--- Available records Enclosed Below ---

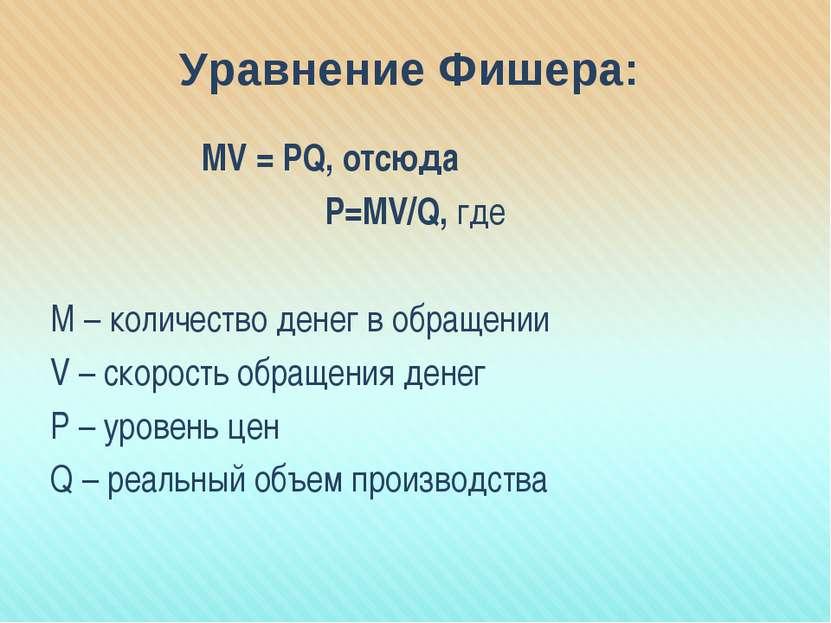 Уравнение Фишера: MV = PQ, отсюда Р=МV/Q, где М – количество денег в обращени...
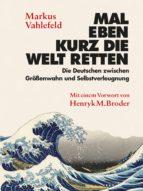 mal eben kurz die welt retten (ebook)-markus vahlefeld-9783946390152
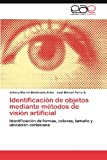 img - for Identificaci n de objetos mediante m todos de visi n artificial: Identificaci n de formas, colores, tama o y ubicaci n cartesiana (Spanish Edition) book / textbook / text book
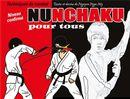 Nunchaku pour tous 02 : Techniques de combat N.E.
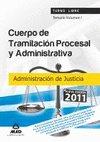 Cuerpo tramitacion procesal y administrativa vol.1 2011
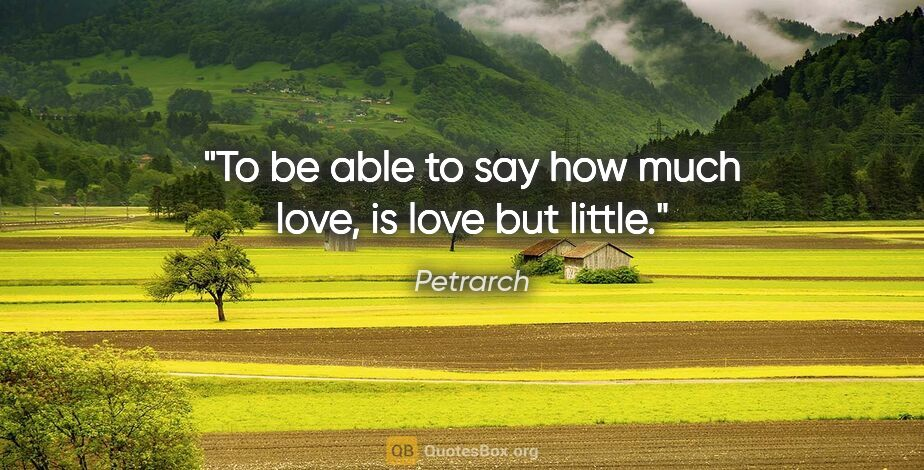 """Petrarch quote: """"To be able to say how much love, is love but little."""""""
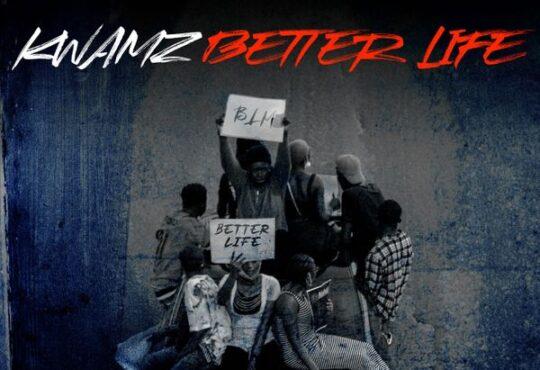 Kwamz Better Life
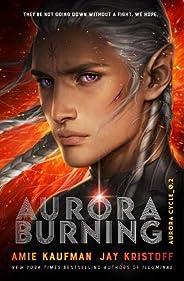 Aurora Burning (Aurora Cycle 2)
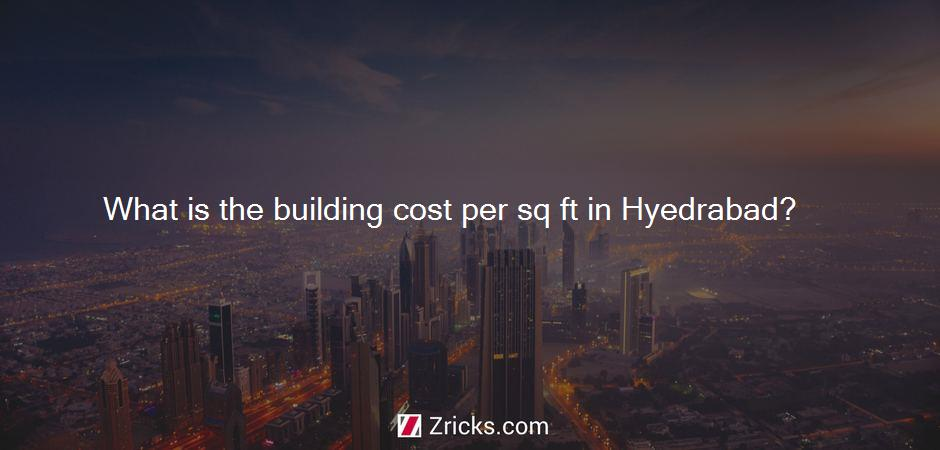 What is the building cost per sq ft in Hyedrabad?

--- End of Enclosed Available records ---

● What you are asked to do:
Exactly as written above, retype the lines starting at the one holding "mal eben kurz" and ending at the one holding "img - for Identificaci", both included, but not the pictures.

● Answer space:
 mal eben kurz die welt retten (ebook)-markus vahlefeld-9783946390152
 img - for Identificaci n de objetos mediante m todos de visi n artificial: Identificaci n de formas, colores, tama o y ubicaci n cartesiana (Spanish Edition) book / textbook / text book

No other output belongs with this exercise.